La revendication 1 du brevet est ainsi rédigée :"mécanisme de commande d'un disjoncteur électrique miniature à boîtier isolant renfermant une paire de contacts fixe et mobile, le contact mobile étant porté par un bas de contact actionné par le mécanisme lequel comporte :-une manette pivotante accouplée à une biellette de transmission pour former une première grenouillère,-une platine de support du bras de contact montée à rotation limitée sur un pivot entre les positions de fermeture et d'ouverture des contacts,-une liaison mécanique à bielle brisable formée par une deuxième grenouillère ayant un crochet d'accrochage monté à pivotement sur un axe de la platine et articulé à la biellette de transmission,-un levier de déclenchement coopérant avec le bec de retenue du crochet d'accrochage pour assurer le verrouillage et le déverrouillage de ladite liaison mécaniquecaractérisé en ce que le crochet d'accrochage est équipé d'une protubérance susceptible de venir en engagement contre une butée fixe solidaire du boîtier lorsque les contacts se trouvent dans l'état fermé-soudé, de manière à stopper la manette dans une position intermédiaire S prédéterminée située entre les positions extrêmes F et O, le dépassement de point mort de la première grenouillère rendant stable la position intermédiaire S pour l'indication de soudure des contacts."

Les 3 revendications suivantes portent sur des modes de réalisation particuliers de ce mécanisme de commande.
L'objectif de ce brevet est de proposer un perfectionnement à la réalisation d'un mécanisme de commande d'un disjoncteur.
Il est fait référence dans l'art antérieur visé dans la partie descriptive du brevet, au brevet étudié plus haut .
La portée du brevet français 89 09 475 concerne donc un mécanisme constitué par un crochet d'accrochage équipé d'une protubérance venant en engagement contre une butée solidaire du boîtier dans l'état fermé-soudé des contacts pour stopper la manette dans une position intermédiaire stable S située entre les positions O ouverte et F fermée, et ce en dépassant le point mort de la deuxième grenouillère ; ce dispositif est donc constitué de deux grenouillères, d'un crochet équipé d'une protubérance et d'une butée.
La société CHINT cite sept documents antérieurs à l'encontre de ce brevet mais n'en étudie que deux au soutien de la nullité de cette revendication pour défaut d'activité inventive ; elle invoque la carence de l'examinateur européen lorsqu'il a statué sur la version européenne de ce brevet.
Il convient de rappeler qu'il n'appartient pas au juge français de statuer sur le travail des examinateurs de l'OEB mais d'analyser et d'interpréter les antériorités qui lui sont soumises pour contester la validité du brevet français litigieux.

Jeu de données:
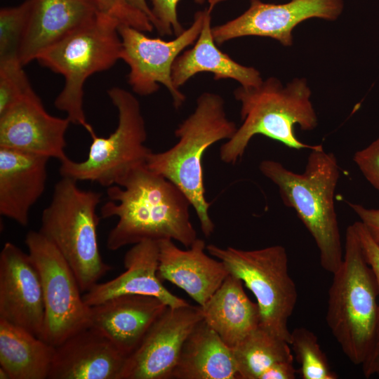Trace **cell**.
Listing matches in <instances>:
<instances>
[{"instance_id": "6da1fadb", "label": "cell", "mask_w": 379, "mask_h": 379, "mask_svg": "<svg viewBox=\"0 0 379 379\" xmlns=\"http://www.w3.org/2000/svg\"><path fill=\"white\" fill-rule=\"evenodd\" d=\"M107 194L100 216L118 218L107 239L111 251L145 240L167 239L189 248L197 239L188 198L146 165L131 171L119 185L108 187Z\"/></svg>"}, {"instance_id": "7a4b0ae2", "label": "cell", "mask_w": 379, "mask_h": 379, "mask_svg": "<svg viewBox=\"0 0 379 379\" xmlns=\"http://www.w3.org/2000/svg\"><path fill=\"white\" fill-rule=\"evenodd\" d=\"M259 169L277 186L284 205L295 211L312 235L322 268L334 273L342 263L344 253L334 203L340 177L335 155L318 145L310 149L301 173L271 159L262 161Z\"/></svg>"}, {"instance_id": "3957f363", "label": "cell", "mask_w": 379, "mask_h": 379, "mask_svg": "<svg viewBox=\"0 0 379 379\" xmlns=\"http://www.w3.org/2000/svg\"><path fill=\"white\" fill-rule=\"evenodd\" d=\"M311 90L304 78H295L283 86L275 77H270L256 87L240 86L234 91L241 103V125L220 149V158L225 164H234L241 159L251 140L263 135L295 149L316 148L298 139L294 127L314 130L317 117L310 100Z\"/></svg>"}, {"instance_id": "277c9868", "label": "cell", "mask_w": 379, "mask_h": 379, "mask_svg": "<svg viewBox=\"0 0 379 379\" xmlns=\"http://www.w3.org/2000/svg\"><path fill=\"white\" fill-rule=\"evenodd\" d=\"M333 275L326 321L344 354L361 366L379 329V288L353 224L346 229L343 259Z\"/></svg>"}, {"instance_id": "5b68a950", "label": "cell", "mask_w": 379, "mask_h": 379, "mask_svg": "<svg viewBox=\"0 0 379 379\" xmlns=\"http://www.w3.org/2000/svg\"><path fill=\"white\" fill-rule=\"evenodd\" d=\"M237 129L236 124L227 117L224 99L204 92L197 99L194 111L175 129L178 142L166 151L152 152L147 159L150 171L172 182L186 195L206 237L213 234L214 223L208 214L211 203L205 197L202 157L209 147L230 139Z\"/></svg>"}, {"instance_id": "8992f818", "label": "cell", "mask_w": 379, "mask_h": 379, "mask_svg": "<svg viewBox=\"0 0 379 379\" xmlns=\"http://www.w3.org/2000/svg\"><path fill=\"white\" fill-rule=\"evenodd\" d=\"M119 24L99 12L93 21L46 48L36 60L64 77L55 107L66 113L71 124L83 126L89 133L94 130L84 113V84L92 74L110 69L121 60Z\"/></svg>"}, {"instance_id": "52a82bcc", "label": "cell", "mask_w": 379, "mask_h": 379, "mask_svg": "<svg viewBox=\"0 0 379 379\" xmlns=\"http://www.w3.org/2000/svg\"><path fill=\"white\" fill-rule=\"evenodd\" d=\"M77 182L62 177L55 184L39 232L59 251L84 293L112 267L103 261L98 241L96 208L101 194L81 190Z\"/></svg>"}, {"instance_id": "ba28073f", "label": "cell", "mask_w": 379, "mask_h": 379, "mask_svg": "<svg viewBox=\"0 0 379 379\" xmlns=\"http://www.w3.org/2000/svg\"><path fill=\"white\" fill-rule=\"evenodd\" d=\"M107 95L118 111L117 128L107 138L97 136L94 131L89 133L92 143L86 159L74 161L67 158L61 161L62 177L110 187L146 165L152 152L145 145L147 131L138 100L117 86L109 88Z\"/></svg>"}, {"instance_id": "9c48e42d", "label": "cell", "mask_w": 379, "mask_h": 379, "mask_svg": "<svg viewBox=\"0 0 379 379\" xmlns=\"http://www.w3.org/2000/svg\"><path fill=\"white\" fill-rule=\"evenodd\" d=\"M206 248L253 293L260 311V326L289 343L288 322L297 303L298 291L288 272L286 248L274 245L242 250L213 244Z\"/></svg>"}, {"instance_id": "30bf717a", "label": "cell", "mask_w": 379, "mask_h": 379, "mask_svg": "<svg viewBox=\"0 0 379 379\" xmlns=\"http://www.w3.org/2000/svg\"><path fill=\"white\" fill-rule=\"evenodd\" d=\"M25 242L42 282L45 319L41 338L56 347L91 326V307L72 270L48 239L31 230Z\"/></svg>"}, {"instance_id": "8fae6325", "label": "cell", "mask_w": 379, "mask_h": 379, "mask_svg": "<svg viewBox=\"0 0 379 379\" xmlns=\"http://www.w3.org/2000/svg\"><path fill=\"white\" fill-rule=\"evenodd\" d=\"M206 9L197 11L190 27L171 41L150 38L134 27L119 24L122 43L121 60L129 67L128 83L133 91L142 96L152 95L164 86L175 109L181 107L186 97L173 83L172 66L184 49L194 44L203 27Z\"/></svg>"}, {"instance_id": "7c38bea8", "label": "cell", "mask_w": 379, "mask_h": 379, "mask_svg": "<svg viewBox=\"0 0 379 379\" xmlns=\"http://www.w3.org/2000/svg\"><path fill=\"white\" fill-rule=\"evenodd\" d=\"M343 0H291L284 4L250 0L248 9L238 17L212 27L217 45L242 36L272 38L284 46L293 45V31L311 18L335 20L343 13Z\"/></svg>"}, {"instance_id": "4fadbf2b", "label": "cell", "mask_w": 379, "mask_h": 379, "mask_svg": "<svg viewBox=\"0 0 379 379\" xmlns=\"http://www.w3.org/2000/svg\"><path fill=\"white\" fill-rule=\"evenodd\" d=\"M203 319L199 305L167 306L127 357L121 379H171L185 340Z\"/></svg>"}, {"instance_id": "5bb4252c", "label": "cell", "mask_w": 379, "mask_h": 379, "mask_svg": "<svg viewBox=\"0 0 379 379\" xmlns=\"http://www.w3.org/2000/svg\"><path fill=\"white\" fill-rule=\"evenodd\" d=\"M44 319L39 272L29 253L6 242L0 253V319L41 338Z\"/></svg>"}, {"instance_id": "9a60e30c", "label": "cell", "mask_w": 379, "mask_h": 379, "mask_svg": "<svg viewBox=\"0 0 379 379\" xmlns=\"http://www.w3.org/2000/svg\"><path fill=\"white\" fill-rule=\"evenodd\" d=\"M71 122L50 114L32 89L0 114V147L10 148L61 161L65 134Z\"/></svg>"}, {"instance_id": "2e32d148", "label": "cell", "mask_w": 379, "mask_h": 379, "mask_svg": "<svg viewBox=\"0 0 379 379\" xmlns=\"http://www.w3.org/2000/svg\"><path fill=\"white\" fill-rule=\"evenodd\" d=\"M126 358L105 333L89 326L55 347L48 379H121Z\"/></svg>"}, {"instance_id": "e0dca14e", "label": "cell", "mask_w": 379, "mask_h": 379, "mask_svg": "<svg viewBox=\"0 0 379 379\" xmlns=\"http://www.w3.org/2000/svg\"><path fill=\"white\" fill-rule=\"evenodd\" d=\"M159 244L157 275L182 289L203 306L230 274L225 264L208 255L203 239H197L187 249L179 248L172 239Z\"/></svg>"}, {"instance_id": "ac0fdd59", "label": "cell", "mask_w": 379, "mask_h": 379, "mask_svg": "<svg viewBox=\"0 0 379 379\" xmlns=\"http://www.w3.org/2000/svg\"><path fill=\"white\" fill-rule=\"evenodd\" d=\"M124 264L123 273L108 281L97 283L83 294L86 305L91 307L124 295L155 296L171 307L189 305L169 291L157 275L158 241L145 240L133 244L125 254Z\"/></svg>"}, {"instance_id": "d6986e66", "label": "cell", "mask_w": 379, "mask_h": 379, "mask_svg": "<svg viewBox=\"0 0 379 379\" xmlns=\"http://www.w3.org/2000/svg\"><path fill=\"white\" fill-rule=\"evenodd\" d=\"M167 306L152 295L117 296L91 307V326L105 333L128 357Z\"/></svg>"}, {"instance_id": "ffe728a7", "label": "cell", "mask_w": 379, "mask_h": 379, "mask_svg": "<svg viewBox=\"0 0 379 379\" xmlns=\"http://www.w3.org/2000/svg\"><path fill=\"white\" fill-rule=\"evenodd\" d=\"M49 158L0 147V214L27 226L31 208L43 194Z\"/></svg>"}, {"instance_id": "44dd1931", "label": "cell", "mask_w": 379, "mask_h": 379, "mask_svg": "<svg viewBox=\"0 0 379 379\" xmlns=\"http://www.w3.org/2000/svg\"><path fill=\"white\" fill-rule=\"evenodd\" d=\"M98 13L88 0H31L20 62L25 66L36 60L44 50L93 21Z\"/></svg>"}, {"instance_id": "7402d4cb", "label": "cell", "mask_w": 379, "mask_h": 379, "mask_svg": "<svg viewBox=\"0 0 379 379\" xmlns=\"http://www.w3.org/2000/svg\"><path fill=\"white\" fill-rule=\"evenodd\" d=\"M211 13L207 8L194 46L180 54L173 64L171 77L175 86L179 88L199 72H211L215 80L232 79L244 87L259 86L263 80L258 69L237 62L217 47L211 31Z\"/></svg>"}, {"instance_id": "603a6c76", "label": "cell", "mask_w": 379, "mask_h": 379, "mask_svg": "<svg viewBox=\"0 0 379 379\" xmlns=\"http://www.w3.org/2000/svg\"><path fill=\"white\" fill-rule=\"evenodd\" d=\"M201 307L204 320L231 348L260 326L257 302L248 297L243 281L231 274Z\"/></svg>"}, {"instance_id": "cb8c5ba5", "label": "cell", "mask_w": 379, "mask_h": 379, "mask_svg": "<svg viewBox=\"0 0 379 379\" xmlns=\"http://www.w3.org/2000/svg\"><path fill=\"white\" fill-rule=\"evenodd\" d=\"M171 379H240L232 349L203 319L185 340Z\"/></svg>"}, {"instance_id": "d4e9b609", "label": "cell", "mask_w": 379, "mask_h": 379, "mask_svg": "<svg viewBox=\"0 0 379 379\" xmlns=\"http://www.w3.org/2000/svg\"><path fill=\"white\" fill-rule=\"evenodd\" d=\"M55 347L0 319V367L10 379H48Z\"/></svg>"}, {"instance_id": "484cf974", "label": "cell", "mask_w": 379, "mask_h": 379, "mask_svg": "<svg viewBox=\"0 0 379 379\" xmlns=\"http://www.w3.org/2000/svg\"><path fill=\"white\" fill-rule=\"evenodd\" d=\"M232 349L240 379H260L275 363L294 359L290 344L260 326Z\"/></svg>"}, {"instance_id": "4316f807", "label": "cell", "mask_w": 379, "mask_h": 379, "mask_svg": "<svg viewBox=\"0 0 379 379\" xmlns=\"http://www.w3.org/2000/svg\"><path fill=\"white\" fill-rule=\"evenodd\" d=\"M290 346L300 368L302 379H337L317 336L310 330L300 327L291 332Z\"/></svg>"}, {"instance_id": "83f0119b", "label": "cell", "mask_w": 379, "mask_h": 379, "mask_svg": "<svg viewBox=\"0 0 379 379\" xmlns=\"http://www.w3.org/2000/svg\"><path fill=\"white\" fill-rule=\"evenodd\" d=\"M31 8V0L0 10V61L18 59Z\"/></svg>"}, {"instance_id": "f1b7e54d", "label": "cell", "mask_w": 379, "mask_h": 379, "mask_svg": "<svg viewBox=\"0 0 379 379\" xmlns=\"http://www.w3.org/2000/svg\"><path fill=\"white\" fill-rule=\"evenodd\" d=\"M18 59L0 61V114L32 90Z\"/></svg>"}, {"instance_id": "f546056e", "label": "cell", "mask_w": 379, "mask_h": 379, "mask_svg": "<svg viewBox=\"0 0 379 379\" xmlns=\"http://www.w3.org/2000/svg\"><path fill=\"white\" fill-rule=\"evenodd\" d=\"M96 9L107 14L121 25L134 27L143 32H152L154 26L149 18L126 0H88Z\"/></svg>"}, {"instance_id": "4dcf8cb0", "label": "cell", "mask_w": 379, "mask_h": 379, "mask_svg": "<svg viewBox=\"0 0 379 379\" xmlns=\"http://www.w3.org/2000/svg\"><path fill=\"white\" fill-rule=\"evenodd\" d=\"M180 0H151L152 11L157 20L155 29L160 35H180L185 29L179 22L177 6ZM202 4L205 0H194Z\"/></svg>"}, {"instance_id": "1f68e13d", "label": "cell", "mask_w": 379, "mask_h": 379, "mask_svg": "<svg viewBox=\"0 0 379 379\" xmlns=\"http://www.w3.org/2000/svg\"><path fill=\"white\" fill-rule=\"evenodd\" d=\"M353 161L366 179L379 192V138L357 151Z\"/></svg>"}, {"instance_id": "d6a6232c", "label": "cell", "mask_w": 379, "mask_h": 379, "mask_svg": "<svg viewBox=\"0 0 379 379\" xmlns=\"http://www.w3.org/2000/svg\"><path fill=\"white\" fill-rule=\"evenodd\" d=\"M353 225L365 259L375 274L379 288V246L373 240L360 221L355 222Z\"/></svg>"}, {"instance_id": "836d02e7", "label": "cell", "mask_w": 379, "mask_h": 379, "mask_svg": "<svg viewBox=\"0 0 379 379\" xmlns=\"http://www.w3.org/2000/svg\"><path fill=\"white\" fill-rule=\"evenodd\" d=\"M373 240L379 246V208H368L359 204L349 203Z\"/></svg>"}, {"instance_id": "e575fe53", "label": "cell", "mask_w": 379, "mask_h": 379, "mask_svg": "<svg viewBox=\"0 0 379 379\" xmlns=\"http://www.w3.org/2000/svg\"><path fill=\"white\" fill-rule=\"evenodd\" d=\"M297 372L293 366V360H285L272 365L261 375L260 379H295Z\"/></svg>"}, {"instance_id": "d590c367", "label": "cell", "mask_w": 379, "mask_h": 379, "mask_svg": "<svg viewBox=\"0 0 379 379\" xmlns=\"http://www.w3.org/2000/svg\"><path fill=\"white\" fill-rule=\"evenodd\" d=\"M361 367L365 378L379 376V329L373 346Z\"/></svg>"}, {"instance_id": "8d00e7d4", "label": "cell", "mask_w": 379, "mask_h": 379, "mask_svg": "<svg viewBox=\"0 0 379 379\" xmlns=\"http://www.w3.org/2000/svg\"><path fill=\"white\" fill-rule=\"evenodd\" d=\"M128 4L144 13L150 20L154 27L157 26V20L152 9L147 5L146 0H126Z\"/></svg>"}, {"instance_id": "74e56055", "label": "cell", "mask_w": 379, "mask_h": 379, "mask_svg": "<svg viewBox=\"0 0 379 379\" xmlns=\"http://www.w3.org/2000/svg\"><path fill=\"white\" fill-rule=\"evenodd\" d=\"M225 1H227V0H208V8L211 11H212L215 6H217L220 3L223 2Z\"/></svg>"}, {"instance_id": "f35d334b", "label": "cell", "mask_w": 379, "mask_h": 379, "mask_svg": "<svg viewBox=\"0 0 379 379\" xmlns=\"http://www.w3.org/2000/svg\"><path fill=\"white\" fill-rule=\"evenodd\" d=\"M0 378L1 379H10L8 373L6 370L0 367Z\"/></svg>"}]
</instances>
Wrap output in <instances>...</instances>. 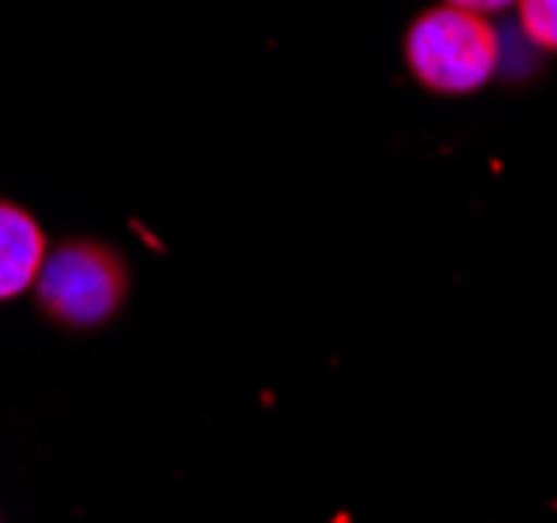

À faire:
[A] D'après le texte sur le brevet de disjoncteur, combien de documents antérieurs la société CHINT cite-t-elle à l'encontre de ce brevet ?
[B] Prolongez le texte sur le brevet de disjoncteur à la suite de sa dernière phrase.

Réponses:
[A] Sept documents antérieurs.

[B]
Le fait que de nombreux documents soient cités dans le rapport de recherche comme arrière plan technologique n'a pas pour effet de priver de toute activité inventive une invention dont la protection est demandée dans un secteur fortement innovant ou qui connaît des poussées technologiques après un long moment sans avancée.
Elle rappelle que, tant le juge des référés dans son ordonnance du 11 mai 2007 que la cour d'appel dans son arrêt du 21 décembre 2007, ont estimé que les arguments opposés à l'activité inventive de ce brevet étaient pertinents.
Elle oppose trois brevets, le brevet français Kopp, le brevet merlin Gerin de 1986 et celui de 1978 qu'elle combine deux par deux.

Le brevet français no 86 14629 Merlin Gerin 86 est reconnu comme étant le document établissant l'art antérieur le plus proche ; il enseigne dans une de ses réalisations un système de butée du bras du support du contact mobile contre une saillie du boîtier qui a pour objet de ralentir la course du contact mobile lors de son ouverture.

Il a pour but de diminuer l'effort de déclenchement d'un mécanisme de commande de disjoncteur de la position fermée à la position ouverte.
Ainsi est connue une butée d'accrochage de la bielle sur la platine qui assure le maintien de la manette en position ouverte (et non en position intermédiaire) pour éviter que la poignée soit forcée vers sa position d'ouverture.

Le brevet français 75 14802 Kopp porte sur un disjoncteur automatique à haut pouvoir de rupture qui vise à apporter une solution au problème lié au temps de déplacement de l'arc électrique formé entre les contacts vers les tôles d'extinction en cas de court-circuit.
Au cours du processus d'ouverture des contacts, le levier d'armement vient buter dans sa position extrême, par un ergot, contre une saillie ménagée dans la paroi interne du boîtier du disjoncteur; en cas de fermeture, le levier d'armement se dégage de cette saillie qui n'a pour fonction que de limiter la course du levier d'armement du contact mobile lors de son ouverture rapide.
L'objet du brevet est donc d'empêcher la soudure des contacts mais bien que son but ne soit pas de signaler la soudure des contacts, il prévoit les moyens de maintenir la manette dans une position intermédiaire S pour parvenir à cette fin.

Le brevet européen 0 008 989 (Merlin Gerin 1978) enseigne un dispositif de blocage de la manette en cas de soudure des contacts pour assurer la fonction de sectionnement. Il comprend une lumière ménagée dans le support de la manette qui présente une dent faisant saillie du bord interne de cette lumière.
En cas de soudure des contacts, l'axe de liaison de la biellette reste immobile et la dent vient buter contre l'axe pour empêcher le déplacement de la manette vers la position d'ouverture des contacts 0, la manette est alors bloquée en position visible S et revient automatiquement en position F de fermeture des contacts en cas de relâchement.
La société SCHNEIDER ELECTRIC prétend que l'homme du métier n'aurait pas associé les enseignements des deux brevets Merlin Gerin 86 et Kopp au motif que le brevet Kopp traite d'un mécanisme qui empêche la soudure.
Or, l'homme du métier qui est un ingénieur en électricité, a nécessairement connaissance des données contenues dans ces différents brevets quelles que soient l'objet de ces derniers et il confronte tout aussi nécessairement leurs enseignements en vue de trouver une solution au problème qui lui est posé.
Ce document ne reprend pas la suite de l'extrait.